#### What this task involves
Rewrite the stretch of material from the line containing "SDO/AIA 304 Å" through the line containing "Detect all objects" as a numbered list, skipping any blank lines.

#### Dataset rows
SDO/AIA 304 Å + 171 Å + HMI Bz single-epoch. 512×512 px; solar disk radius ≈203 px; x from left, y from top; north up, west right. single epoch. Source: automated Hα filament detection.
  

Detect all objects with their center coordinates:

--

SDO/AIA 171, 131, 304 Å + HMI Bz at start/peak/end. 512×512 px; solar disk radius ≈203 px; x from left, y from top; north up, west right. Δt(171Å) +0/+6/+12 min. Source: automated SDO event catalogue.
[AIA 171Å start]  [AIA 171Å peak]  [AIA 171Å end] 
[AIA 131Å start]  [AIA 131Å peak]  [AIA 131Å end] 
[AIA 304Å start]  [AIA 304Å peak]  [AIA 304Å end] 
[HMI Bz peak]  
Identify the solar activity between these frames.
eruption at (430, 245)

#### Result of this task
1. SDO/AIA 304 Å + 171 Å + HMI Bz single-epoch. 512×512 px; solar disk radius ≈203 px; x from left, y from top; north up, west right. single epoch. Source: automated Hα filament detection.
2. Detect all objects with their center coordinates:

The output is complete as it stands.